Once the transaction failure rate is predicted, the field success data can be stored in a dataset, and can be simplified into a predicted failure rate for any business transaction using the new application. In addition, the application in question will likely have varying rates of success for specific networks and operating systems, and the output of the predictive analysis can be customized to more accurately reflect the target environment's intended configuration.
It should be noted that using this methodology, the probability of success (or failure) can be customized to match the business transaction characteristics for given customers. This solution will allow a vendor to quantify the relative likelihood of success for this transaction as opposed to other possible configurations that could support the same transaction (potentially using different tools or applications), and even by the customer to analyze sophisticated vendor claims.

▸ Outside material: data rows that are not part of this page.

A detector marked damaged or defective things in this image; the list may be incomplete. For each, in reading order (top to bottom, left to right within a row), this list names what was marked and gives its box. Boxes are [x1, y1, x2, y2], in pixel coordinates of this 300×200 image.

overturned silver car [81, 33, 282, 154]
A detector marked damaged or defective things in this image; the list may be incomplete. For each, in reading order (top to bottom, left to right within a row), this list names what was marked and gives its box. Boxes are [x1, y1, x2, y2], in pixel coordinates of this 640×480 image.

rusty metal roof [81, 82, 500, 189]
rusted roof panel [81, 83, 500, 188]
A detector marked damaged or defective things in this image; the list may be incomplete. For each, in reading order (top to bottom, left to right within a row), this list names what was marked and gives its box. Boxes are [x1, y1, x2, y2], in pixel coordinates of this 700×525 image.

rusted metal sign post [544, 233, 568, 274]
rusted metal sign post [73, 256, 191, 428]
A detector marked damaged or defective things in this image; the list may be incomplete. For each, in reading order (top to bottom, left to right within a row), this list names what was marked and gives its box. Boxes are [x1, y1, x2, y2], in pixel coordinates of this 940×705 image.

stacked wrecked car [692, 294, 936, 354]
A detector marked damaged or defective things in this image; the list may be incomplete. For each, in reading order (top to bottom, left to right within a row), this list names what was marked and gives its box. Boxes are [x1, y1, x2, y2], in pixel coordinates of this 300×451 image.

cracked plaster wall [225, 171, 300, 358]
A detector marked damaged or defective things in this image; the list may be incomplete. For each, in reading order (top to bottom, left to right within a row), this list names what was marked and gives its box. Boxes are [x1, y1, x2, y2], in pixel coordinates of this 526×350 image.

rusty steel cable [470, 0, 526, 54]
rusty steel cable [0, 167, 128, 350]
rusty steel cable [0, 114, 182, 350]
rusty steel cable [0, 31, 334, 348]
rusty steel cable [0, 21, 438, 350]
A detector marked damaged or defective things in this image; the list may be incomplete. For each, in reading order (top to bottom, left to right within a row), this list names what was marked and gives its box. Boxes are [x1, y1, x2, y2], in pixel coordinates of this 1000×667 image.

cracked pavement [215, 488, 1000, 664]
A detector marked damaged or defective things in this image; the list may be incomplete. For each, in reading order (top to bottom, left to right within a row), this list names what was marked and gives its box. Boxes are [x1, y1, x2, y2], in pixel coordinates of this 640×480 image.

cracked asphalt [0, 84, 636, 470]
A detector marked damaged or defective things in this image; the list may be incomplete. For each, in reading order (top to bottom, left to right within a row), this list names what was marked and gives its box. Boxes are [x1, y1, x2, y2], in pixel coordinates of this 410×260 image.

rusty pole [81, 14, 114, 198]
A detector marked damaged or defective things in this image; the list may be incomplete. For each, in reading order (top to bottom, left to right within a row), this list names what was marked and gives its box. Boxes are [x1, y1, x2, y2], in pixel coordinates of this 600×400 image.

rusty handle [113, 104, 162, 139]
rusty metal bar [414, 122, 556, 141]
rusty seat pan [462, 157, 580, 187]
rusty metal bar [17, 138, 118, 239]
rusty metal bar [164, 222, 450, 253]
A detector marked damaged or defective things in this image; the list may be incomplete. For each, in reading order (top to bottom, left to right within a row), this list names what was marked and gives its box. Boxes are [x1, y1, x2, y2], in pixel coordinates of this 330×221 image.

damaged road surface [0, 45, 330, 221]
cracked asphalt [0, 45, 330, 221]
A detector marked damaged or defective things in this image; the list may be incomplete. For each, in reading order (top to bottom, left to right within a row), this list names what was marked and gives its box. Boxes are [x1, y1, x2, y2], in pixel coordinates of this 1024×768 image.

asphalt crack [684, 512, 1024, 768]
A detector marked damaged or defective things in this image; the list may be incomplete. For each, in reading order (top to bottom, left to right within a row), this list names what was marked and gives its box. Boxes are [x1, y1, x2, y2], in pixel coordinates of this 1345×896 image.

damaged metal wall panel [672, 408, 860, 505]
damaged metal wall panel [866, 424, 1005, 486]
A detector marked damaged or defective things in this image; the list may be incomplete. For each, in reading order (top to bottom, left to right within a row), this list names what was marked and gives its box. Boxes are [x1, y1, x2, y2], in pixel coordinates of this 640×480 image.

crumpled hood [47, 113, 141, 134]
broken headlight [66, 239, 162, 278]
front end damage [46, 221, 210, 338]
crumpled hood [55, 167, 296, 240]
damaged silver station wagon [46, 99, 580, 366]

It can therefore be seen that the present system provides a method for assessing the probability of success for business transactions that will interact with one or more software applications in a target computer environment comprised, at least, of the steps of gathering defect data for the first software application (step 24), analyzing the defect data in view of the one or more other software applications and the target computer environment (step 34), and predicting a business transaction failure rate within the computer environment with the one or more other software applications (step 38). The method can include the step of outputting, as data, the predicted business transaction failure rate (step 40).
The present method may be implemented, for example, by operating portion(s) of a network to execute a sequence of machine-readable instructions, or device platform. The instructions can reside in various types of signal-bearing or data storage primary, secondary, or tertiary media. The media may comprise, for example, RAM accessible by, or residing within, other computer components on a processor or on a network. Whether contained in RAM, a diskette, or other secondary storage media, the instructions may be stored on a variety of machine-readable data storage media, such as DASD storage (e.g., a conventional “hard drive” or a RAID array), magnetic tape, electronic read-only memory (e.g., ROM, EPROM, or EEPROM), flash memory cards, an optical storage device (e.g. CD-ROM, WORM, DVD, digital optical tape), paper “punch” cards, or other suitable data storage media including digital and analog transmission media.
While the foregoing disclosure shows illustrative embodiments of the invention, it should be noted that various changes and modifications could be made herein without departing from the scope of the invention as defined by the appended claims. Furthermore, although elements of the invention may be described or claimed in the singular, the plural is contemplated unless limitation to the singular is explicitly stated.